• [Exercise details] Please return all records verbatim, no pictures.

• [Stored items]

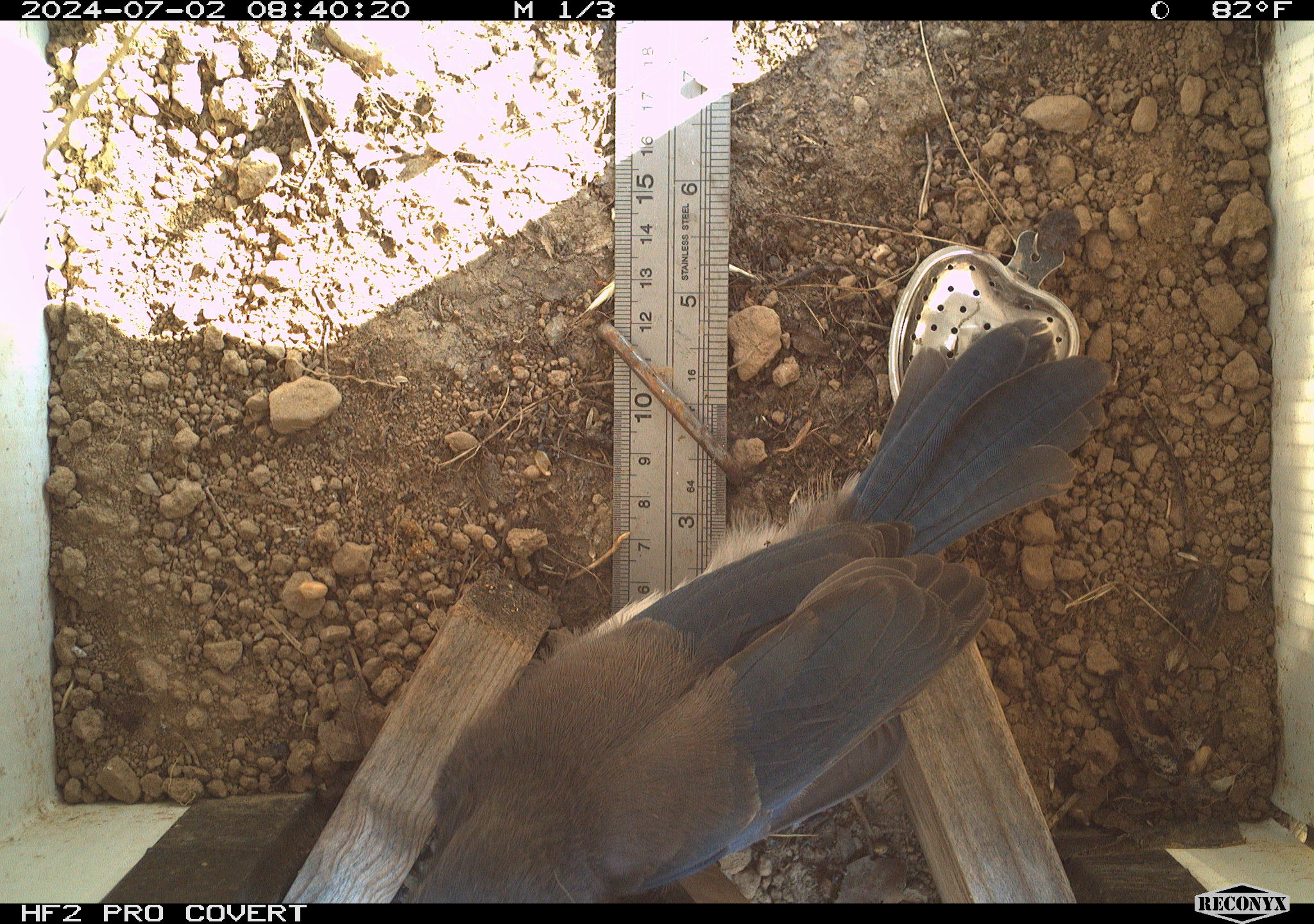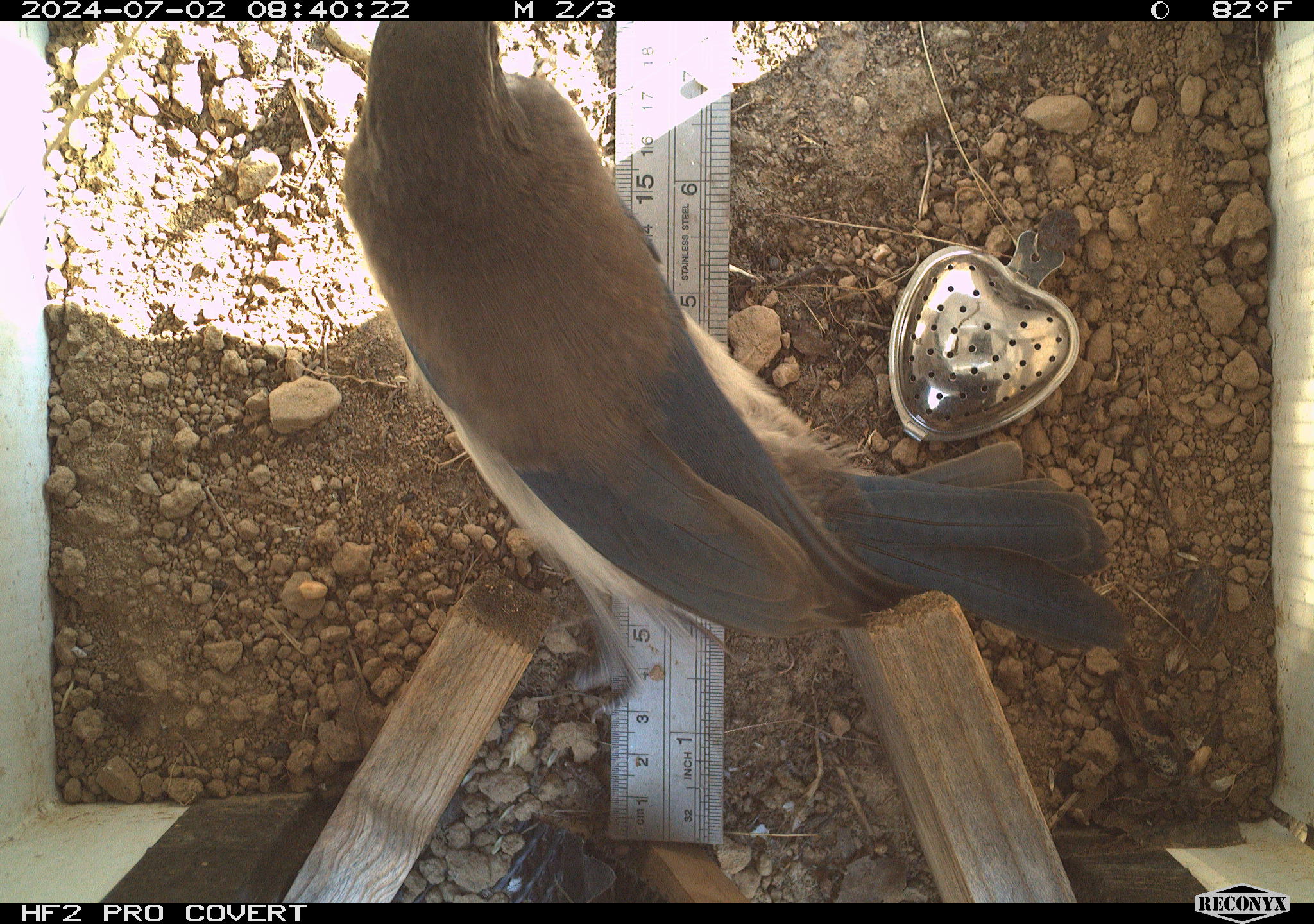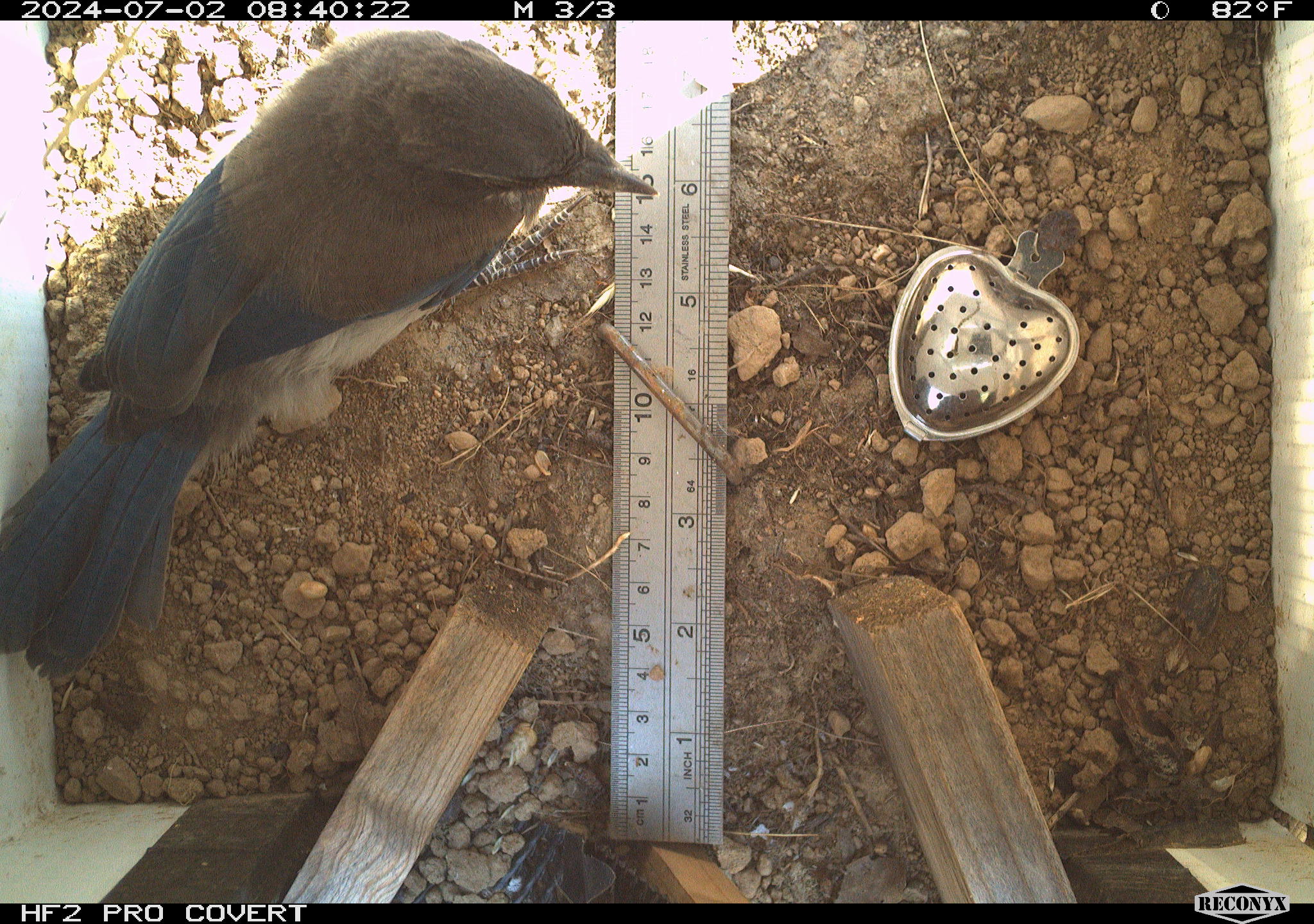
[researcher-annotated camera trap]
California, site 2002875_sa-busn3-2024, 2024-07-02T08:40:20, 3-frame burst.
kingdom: Animalia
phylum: Chordata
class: Aves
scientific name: Aves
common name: bird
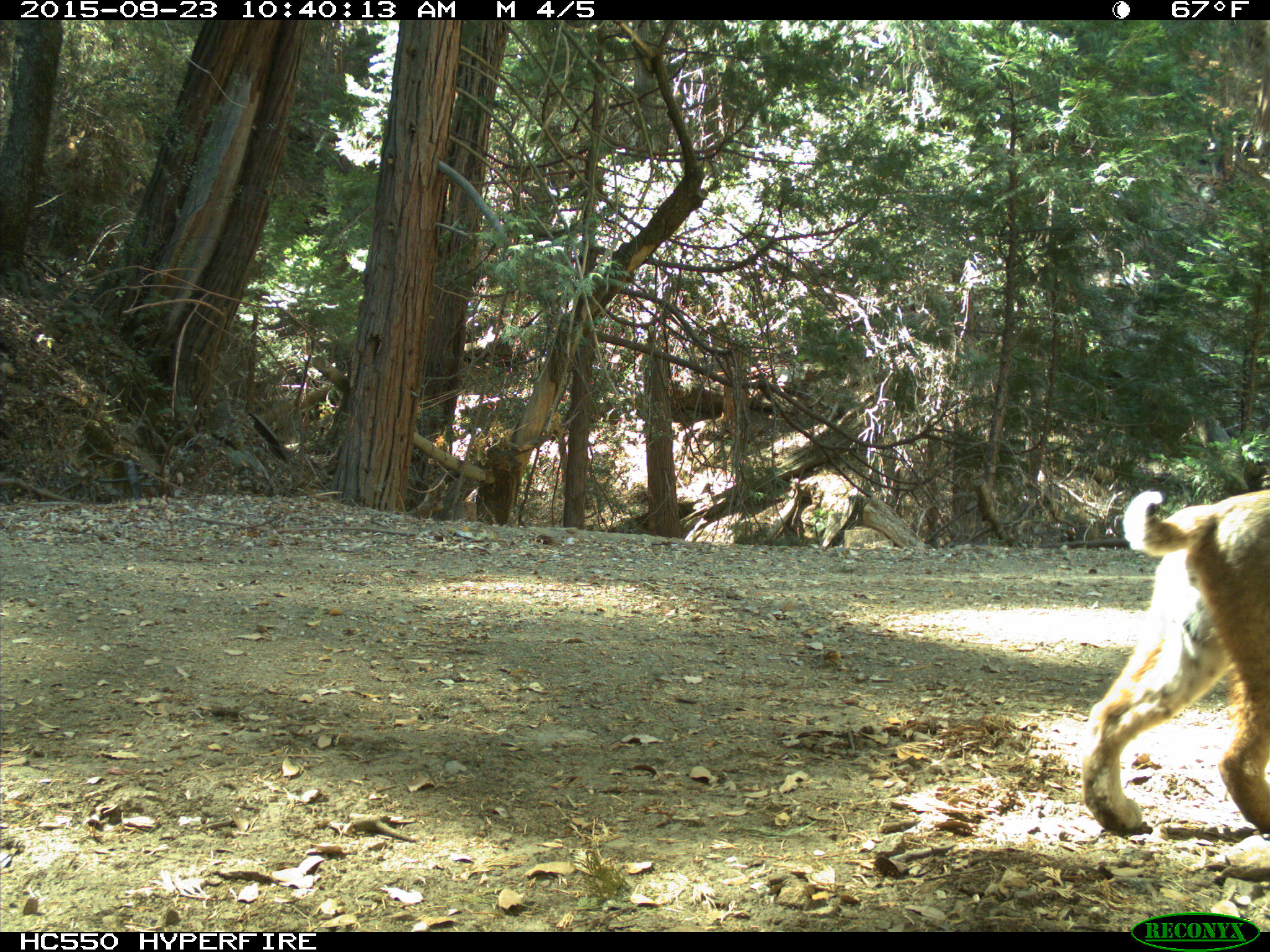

• [Solution to the exercise]
[researcher-annotated camera trap]
California, site 2002875_sa-busn3-2024, 2024-07-02T08:40:20, 3-frame burst.
kingdom: Animalia
phylum: Chordata
class: Aves
scientific name: Aves
common name: bird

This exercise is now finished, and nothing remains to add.